■ **GIVEN INSTRUCTION 1**
Recast the rows, from the line containing "How far is [303,255]" through the final row, as a Markdown table with the columns n and Line, omitting blank lines.

■ **SUPPLIED PASSAGE**
Several factories inside the complex produced apparel for Western brands, including Benetton, Primark and Walmart, shining a spotlight on the unsafe conditions in which a sizable portion of Americans’ cheap clothing is produced. The humanitarian tragedy hit home as wealthy nations’ shoppers wrestled with their own complicity and called for reforms – but a decade later, progress is still patchy.

As a professor of operations and supply chain management, I believe it is important to understand how the complex and fragmented supply chains that are the norm in the clothing industry create conditions where unsafe conditions and abuse can flourish – and make it difficult to assign responsibility for reforms.

Shamed into action?

Rana Plaza was not the first garment industry accident in Bangladesh. While the government had stringent building codes “on the books,” they were rarely enforced. Most workers lacked the information and power to demand safe working conditions.

Yet the fact that the Rana Plaza collapse was not only a humanitarian crisis, but a public relations crisis, prompted swift action by international organizations and Western brands and clothing retailers. A campaign for full and fair compensation for families of victims was launched immediately, facilitated by the International Labor Organization, a U.N. agency. Within a few months, two initiatives were designed to bring garment factories in Bangladesh up to international standards: the European-led Accord for Fire and Building Safety, and the American-led Alliance for Bangladesh Worker Safety.

Rescue and recovery personnel on the site of the Rana Plaza factory collapse in 2013.
AP Photo/Wong Maye-E

While the two initiatives differed in some important ways, both shared the common goal: to improve building and fire safety by leveraging the purchasing power of the member companies. In other words, Western brands would insist that production partners get up to standard or take their business elsewhere.

Altogether, the two agreements covered about 2,300 supplier factories. The coalitions conducted factory inspections to identify structural and electrical deficiencies and developed plans for factories to make improvements. The initiatives also laid the groundwork to form worker safety committees and to train workers to recognize, solve and prevent health and safety issues. Member companies set aside funds for inspections and worker training, negotiated commercial terms and facilitated low-cost loans for factory improvements.

Both were five-year agreements: the Alliance was sunsetted in 2018, whereas the Accord operated for a few more years before handing operations over to the locally created Readymade Sustainability Council in June 2020.

The record since

The onus and expense of making these improvements, however, were largely to be borne by the suppliers – a substantial financial burden for many factories, especially considering the low cost and slim profit margins of the clothes they were producing.

Under the Alliance and the Accord, thousands of factories were inspected for building and fire safety, identifying problems such as lack of fire extinguishers and sprinkler systems, improper fire exits, faulty wiring and structural issues. At the end of five years, both initiatives reported that 85%-88% of safety issues were remediated. Around half of the factories completed more than 90% of initial remediation, while over 260 of the original 2,300 factories under the initiatives were suspended from contracting with member companies.

■ **GIVEN INSTRUCTION 2**
Answer the following questions using the passage on the Rana Plaza collapse.
(a) About how many supplier factories did the two agreements cover altogether?
(b) In what month and year did the Accord hand its operations over to the Readymade Sustainability Council?
(c) What share of safety issues did both initiatives report as remediated at the end of five years?

■ **Stored data entries**
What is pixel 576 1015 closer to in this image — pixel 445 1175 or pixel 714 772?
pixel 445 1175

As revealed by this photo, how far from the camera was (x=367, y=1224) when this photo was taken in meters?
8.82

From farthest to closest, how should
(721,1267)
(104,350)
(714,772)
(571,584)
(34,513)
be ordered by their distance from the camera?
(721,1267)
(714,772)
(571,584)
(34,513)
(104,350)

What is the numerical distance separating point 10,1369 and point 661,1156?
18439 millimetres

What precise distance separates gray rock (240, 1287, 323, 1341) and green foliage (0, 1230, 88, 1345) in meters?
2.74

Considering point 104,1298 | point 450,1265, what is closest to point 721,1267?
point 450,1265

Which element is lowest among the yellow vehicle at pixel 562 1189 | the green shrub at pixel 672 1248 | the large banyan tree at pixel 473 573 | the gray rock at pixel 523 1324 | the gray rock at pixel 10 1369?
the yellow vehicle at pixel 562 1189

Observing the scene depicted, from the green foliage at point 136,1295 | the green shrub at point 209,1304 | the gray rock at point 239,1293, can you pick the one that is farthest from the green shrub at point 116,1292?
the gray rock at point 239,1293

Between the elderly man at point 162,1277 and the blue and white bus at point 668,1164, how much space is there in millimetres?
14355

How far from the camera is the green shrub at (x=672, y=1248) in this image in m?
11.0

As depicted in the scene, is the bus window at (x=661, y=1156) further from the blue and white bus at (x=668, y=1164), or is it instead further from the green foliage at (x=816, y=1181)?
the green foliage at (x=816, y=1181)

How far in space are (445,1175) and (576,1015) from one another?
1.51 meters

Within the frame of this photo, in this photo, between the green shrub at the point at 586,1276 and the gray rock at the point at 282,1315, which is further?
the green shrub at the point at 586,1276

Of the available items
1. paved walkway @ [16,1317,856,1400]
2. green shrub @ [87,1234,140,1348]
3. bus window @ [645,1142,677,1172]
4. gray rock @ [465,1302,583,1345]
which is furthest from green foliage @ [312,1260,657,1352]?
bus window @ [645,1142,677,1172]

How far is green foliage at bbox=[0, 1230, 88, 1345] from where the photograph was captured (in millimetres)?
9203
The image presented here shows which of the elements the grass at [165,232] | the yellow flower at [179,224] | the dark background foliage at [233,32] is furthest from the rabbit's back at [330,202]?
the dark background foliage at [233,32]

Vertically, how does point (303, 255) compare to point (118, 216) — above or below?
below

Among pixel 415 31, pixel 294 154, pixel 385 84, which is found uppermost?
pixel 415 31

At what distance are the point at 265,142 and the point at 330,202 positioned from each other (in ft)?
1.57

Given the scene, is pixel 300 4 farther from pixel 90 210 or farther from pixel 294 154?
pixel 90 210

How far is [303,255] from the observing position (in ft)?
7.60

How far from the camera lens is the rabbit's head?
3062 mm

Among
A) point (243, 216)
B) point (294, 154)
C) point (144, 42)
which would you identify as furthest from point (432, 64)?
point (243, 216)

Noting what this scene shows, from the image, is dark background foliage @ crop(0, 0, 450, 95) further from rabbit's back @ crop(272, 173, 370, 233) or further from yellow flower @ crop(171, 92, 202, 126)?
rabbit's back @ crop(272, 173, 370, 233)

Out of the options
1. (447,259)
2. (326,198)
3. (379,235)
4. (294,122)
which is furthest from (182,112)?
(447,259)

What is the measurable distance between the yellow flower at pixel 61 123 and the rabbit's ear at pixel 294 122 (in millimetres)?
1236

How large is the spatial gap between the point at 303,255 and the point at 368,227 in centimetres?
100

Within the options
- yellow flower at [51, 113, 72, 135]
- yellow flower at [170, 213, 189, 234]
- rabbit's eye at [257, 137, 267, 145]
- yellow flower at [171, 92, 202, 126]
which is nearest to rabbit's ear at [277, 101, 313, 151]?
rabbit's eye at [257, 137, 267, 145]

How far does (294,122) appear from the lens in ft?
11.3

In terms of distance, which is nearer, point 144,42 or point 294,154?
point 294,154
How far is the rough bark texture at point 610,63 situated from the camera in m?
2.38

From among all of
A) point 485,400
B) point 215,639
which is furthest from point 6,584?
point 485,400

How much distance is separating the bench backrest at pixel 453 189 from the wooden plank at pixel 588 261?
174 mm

■ **TASK ANSWER 1**
| n | Line |
|---|---|
| 1 | How far is [303,255] from the observing position (in ft)? |
| 2 | 7.60 |
| 3 | How far from the camera lens is the rabbit's head? |
| 4 | 3062 mm |
| 5 | Among |
| 6 | A) point (243, 216) |
| 7 | B) point (294, 154) |
| 8 | C) point (144, 42) |
| 9 | which would you identify as furthest from point (432, 64)? |
| 10 | point (243, 216) |
| 11 | Noting what this scene shows, from the image, is dark background foliage @ crop(0, 0, 450, 95) further from rabbit's back @ crop(272, 173, 370, 233) or further from yellow flower @ crop(171, 92, 202, 126)? |
| 12 | rabbit's back @ crop(272, 173, 370, 233) |
| 13 | Out of the options |
| 14 | 1. (447,259) |
| 15 | 2. (326,198) |
| 16 | 3. (379,235) |
| 17 | 4. (294,122) |
| 18 | which is furthest from (182,112)? |
| 19 | (447,259) |
| 20 | What is the measurable distance between the yellow flower at pixel 61 123 and the rabbit's ear at pixel 294 122 (in millimetres)? |
| 21 | 1236 |
| 22 | How large is the spatial gap between the point at 303,255 and the point at 368,227 in centimetres? |
| 23 | 100 |
| 24 | Within the options |
| 25 | - yellow flower at [51, 113, 72, 135] |
| 26 | - yellow flower at [170, 213, 189, 234] |
| 27 | - rabbit's eye at [257, 137, 267, 145] |
| 28 | - yellow flower at [171, 92, 202, 126] |
| 29 | which is nearest to rabbit's ear at [277, 101, 313, 151]? |
| 30 | rabbit's eye at [257, 137, 267, 145] |
| 31 | How far does (294,122) appear from the lens in ft? |
| 32 | 11.3 |
| 33 | In terms of distance, which is nearer, point 144,42 or point 294,154? |
| 34 | point 294,154 |
| 35 | How far is the rough bark texture at point 610,63 situated from the camera in m? |
| 36 | 2.38 |
| 37 | From among all of |
| 38 | A) point 485,400 |
| 39 | B) point 215,639 |
| 40 | which is furthest from point 6,584? |
| 41 | point 485,400 |
| 42 | How much distance is separating the bench backrest at pixel 453 189 from the wooden plank at pixel 588 261? |
| 43 | 174 mm |

■ **TASK ANSWER 2**
(a) About 2,300
(b) June 2020
(c) 85%-88%